=== WHAT THE TASK REQUIRES ===
Repeat the material below exactly, line for line.

=== SUPPLIED RECORDS ===
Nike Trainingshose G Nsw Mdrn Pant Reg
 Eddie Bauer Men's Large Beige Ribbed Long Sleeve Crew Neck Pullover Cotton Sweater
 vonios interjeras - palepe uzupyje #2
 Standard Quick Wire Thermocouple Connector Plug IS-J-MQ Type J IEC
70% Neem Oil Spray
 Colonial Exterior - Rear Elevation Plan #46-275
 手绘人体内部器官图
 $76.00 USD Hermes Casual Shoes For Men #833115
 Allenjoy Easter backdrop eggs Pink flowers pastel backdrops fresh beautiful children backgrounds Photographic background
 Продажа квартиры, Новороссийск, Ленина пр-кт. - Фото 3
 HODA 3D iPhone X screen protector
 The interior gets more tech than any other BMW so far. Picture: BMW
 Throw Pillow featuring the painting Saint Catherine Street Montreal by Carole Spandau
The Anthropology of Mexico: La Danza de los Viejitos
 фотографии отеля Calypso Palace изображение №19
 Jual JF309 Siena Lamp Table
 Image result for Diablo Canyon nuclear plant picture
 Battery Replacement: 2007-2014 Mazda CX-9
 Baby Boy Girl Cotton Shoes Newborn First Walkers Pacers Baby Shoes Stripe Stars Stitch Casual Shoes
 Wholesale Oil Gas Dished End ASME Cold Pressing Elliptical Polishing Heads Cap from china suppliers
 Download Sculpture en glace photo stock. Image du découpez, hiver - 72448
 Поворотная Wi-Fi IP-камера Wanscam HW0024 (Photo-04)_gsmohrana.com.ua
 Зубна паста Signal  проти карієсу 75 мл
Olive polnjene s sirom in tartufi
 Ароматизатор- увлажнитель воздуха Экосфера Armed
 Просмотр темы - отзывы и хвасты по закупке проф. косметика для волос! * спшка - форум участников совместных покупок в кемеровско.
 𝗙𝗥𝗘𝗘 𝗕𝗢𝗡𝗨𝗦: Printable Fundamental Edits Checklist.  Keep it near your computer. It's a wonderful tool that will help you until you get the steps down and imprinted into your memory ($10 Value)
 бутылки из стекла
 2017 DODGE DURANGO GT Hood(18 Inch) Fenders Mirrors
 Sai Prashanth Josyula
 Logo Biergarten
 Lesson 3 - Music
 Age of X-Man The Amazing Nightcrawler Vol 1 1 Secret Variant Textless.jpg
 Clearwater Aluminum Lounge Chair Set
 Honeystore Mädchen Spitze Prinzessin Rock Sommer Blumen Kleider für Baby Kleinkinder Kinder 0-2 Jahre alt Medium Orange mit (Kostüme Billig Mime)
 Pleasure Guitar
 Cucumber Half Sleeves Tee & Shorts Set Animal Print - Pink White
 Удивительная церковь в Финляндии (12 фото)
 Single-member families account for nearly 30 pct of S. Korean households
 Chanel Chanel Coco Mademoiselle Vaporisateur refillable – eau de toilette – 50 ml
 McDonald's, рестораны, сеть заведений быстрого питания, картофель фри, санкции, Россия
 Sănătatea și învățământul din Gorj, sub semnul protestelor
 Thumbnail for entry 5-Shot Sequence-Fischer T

=== RESULT BELOW ===
Nike Trainingshose G Nsw Mdrn Pant Reg
 Eddie Bauer Men's Large Beige Ribbed Long Sleeve Crew Neck Pullover Cotton Sweater
 vonios interjeras - palepe uzupyje #2
 Standard Quick Wire Thermocouple Connector Plug IS-J-MQ Type J IEC
70% Neem Oil Spray
 Colonial Exterior - Rear Elevation Plan #46-275
 手绘人体内部器官图
 $76.00 USD Hermes Casual Shoes For Men #833115
 Allenjoy Easter backdrop eggs Pink flowers pastel backdrops fresh beautiful children backgrounds Photographic background
 Продажа квартиры, Новороссийск, Ленина пр-кт. - Фото 3
 HODA 3D iPhone X screen protector
 The interior gets more tech than any other BMW so far. Picture: BMW
 Throw Pillow featuring the painting Saint Catherine Street Montreal by Carole Spandau
The Anthropology of Mexico: La Danza de los Viejitos
 фотографии отеля Calypso Palace изображение №19
 Jual JF309 Siena Lamp Table
 Image result for Diablo Canyon nuclear plant picture
 Battery Replacement: 2007-2014 Mazda CX-9
 Baby Boy Girl Cotton Shoes Newborn First Walkers Pacers Baby Shoes Stripe Stars Stitch Casual Shoes
 Wholesale Oil Gas Dished End ASME Cold Pressing Elliptical Polishing Heads Cap from china suppliers
 Download Sculpture en glace photo stock. Image du découpez, hiver - 72448
 Поворотная Wi-Fi IP-камера Wanscam HW0024 (Photo-04)_gsmohrana.com.ua
 Зубна паста Signal  проти карієсу 75 мл
Olive polnjene s sirom in tartufi
 Ароматизатор- увлажнитель воздуха Экосфера Armed
 Просмотр темы - отзывы и хвасты по закупке проф. косметика для волос! * спшка - форум участников совместных покупок в кемеровско.
 𝗙𝗥𝗘𝗘 𝗕𝗢𝗡𝗨𝗦: Printable Fundamental Edits Checklist.  Keep it near your computer. It's a wonderful tool that will help you until you get the steps down and imprinted into your memory ($10 Value)
 бутылки из стекла
 2017 DODGE DURANGO GT Hood(18 Inch) Fenders Mirrors
 Sai Prashanth Josyula
 Logo Biergarten
 Lesson 3 - Music
 Age of X-Man The Amazing Nightcrawler Vol 1 1 Secret Variant Textless.jpg
 Clearwater Aluminum Lounge Chair Set
 Honeystore Mädchen Spitze Prinzessin Rock Sommer Blumen Kleider für Baby Kleinkinder Kinder 0-2 Jahre alt Medium Orange mit (Kostüme Billig Mime)
 Pleasure Guitar
 Cucumber Half Sleeves Tee & Shorts Set Animal Print - Pink White
 Удивительная церковь в Финляндии (12 фото)
 Single-member families account for nearly 30 pct of S. Korean households
 Chanel Chanel Coco Mademoiselle Vaporisateur refillable – eau de toilette – 50 ml
 McDonald's, рестораны, сеть заведений быстрого питания, картофель фри, санкции, Россия
 Sănătatea și învățământul din Gorj, sub semnul protestelor
 Thumbnail for entry 5-Shot Sequence-Fischer T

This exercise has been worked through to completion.